Rake Rails Log Stats
There are several log analyzers for all sorts of logs. You can find analyzers for Apache logs, Nginx logs, auth logs, probably fail2ban logs, and on and on. Of course, you can also find several analyzers for Rails logs: Rawk, Rails Analyzer Tools (optionally with the Hodel3000CompliantLogger), Watson, and LogJuicer.
Today, all I wanted to know was the average requests per second for our production app. “I’m sure someone has written a rake or sake task to do this already,” I thought, as I typed my search in to YubNub. I was wrong. As far as I can tell from a bit of googling, no one has freakin’ done it. So, I did.
Give Me the Goods
A simple rake task for getting the mean, median, and mode requests per second in your production log:
namespace :log do
desc 'Show average reqs/sec'
task :reqs_stats do
puts 'Parsing log/production.log...'
# Log Analyzing Task
log = File.open("#{RAILS_ROOT}/log/production.log")
reqs_per_sec = []
log.each_line do |line|
parts = line.scan(/(\d+)(\sreqs\/sec)/)
# There should only be one match per line... right?
reqs_per_sec << parts[0][0].to_i unless parts[0].nil?
end
# Find the mode
nums = {}
reqs_per_sec.each do |r|
unless nums.include?(r)
nums[r] ||= 0
nums[r] += 1
end
end
mode = nums.sort {|a, b| a[1] <=> b[1] }.last[0]
sum = reqs_per_sec.inject {|sum, x| sum + x }
puts sprintf("%-7s %d reqs/sec", 'Mean:', sum/reqs_per_sec.size)
puts sprintf("%-7s %d reqs/sec", 'Median:', reqs_per_sec[(reqs_per_sec.size/2).to_i])
puts sprintf("%-7s %d reqs/sec", 'Mode:', mode)
end
end
As you can tell, it’s pretty simple. Read each line of the production log, parse out the number next to ‘reqs/sec’, throw them in an array. Calculate.
Dude, You Can Do Better
It could be better. For instance, I could scope it by environment. That wouldn’t be too difficult, as several rake tasks do this already. However, I would argue that parsing the development log is rarely necessary, nor is it all that useful. I could probably move each calculation (mean, median, and mode) to separate tasks, so that you can choose to call just one. When would you want to call just one, though?
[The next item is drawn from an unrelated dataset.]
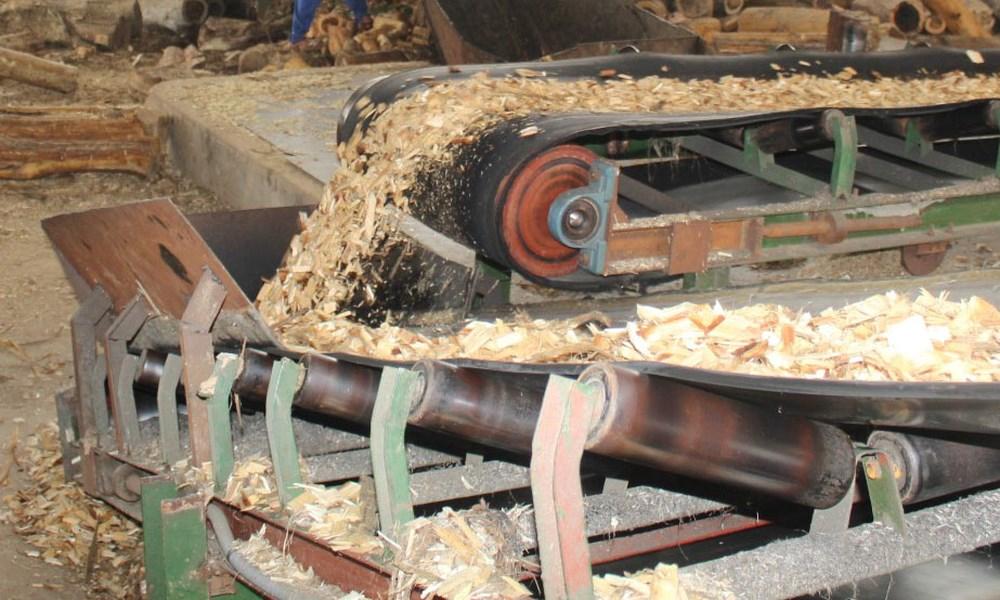 nghiền nhỏ gỗ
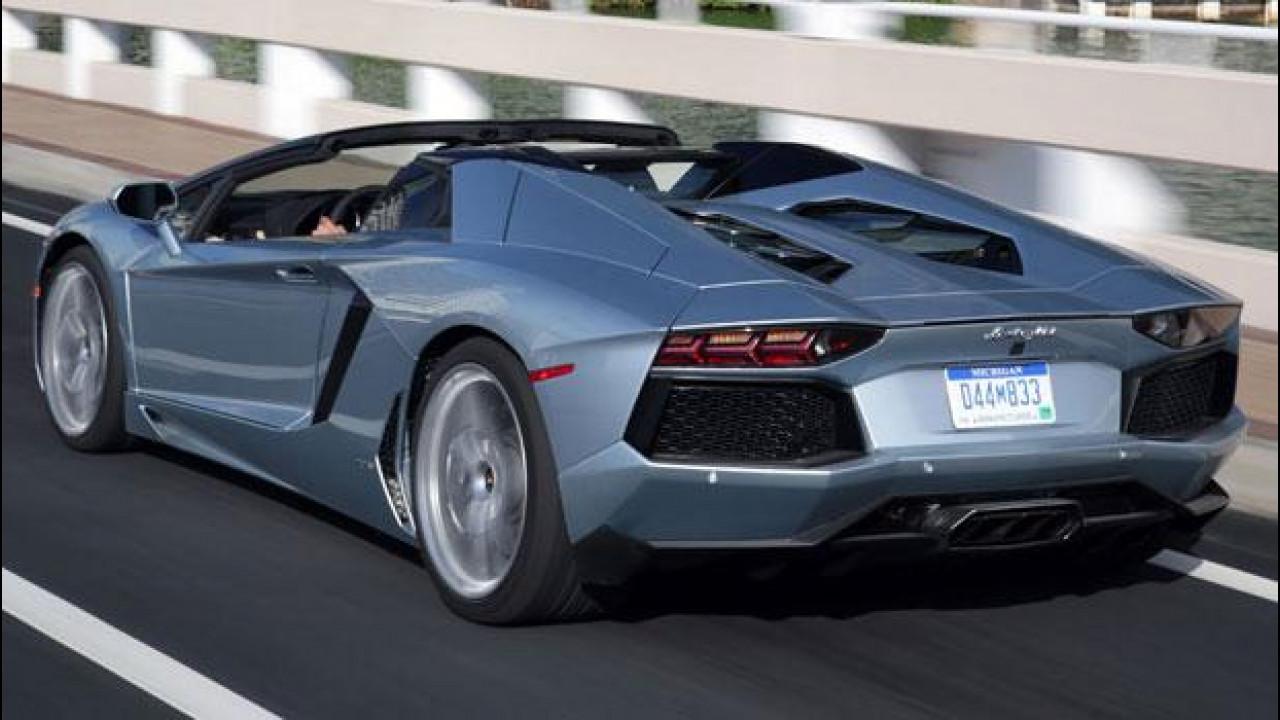 [Copertina] - Lamborghini Aventador LP 700-4 Roadster indossa Pneumatici P Zero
The first improvement I would make would be to mold it into a useable sake task. Mostly, this would mean simply allowing it to take a file as an argument, which is simple enough. I will probably do this sooner rather than later. I promise I’ll post it.
What would you do to improve it? I’m not an expert of anything. I can always learn more, and would greatly appreciate some schooling. (Or, at least suggestions.) So bring it on.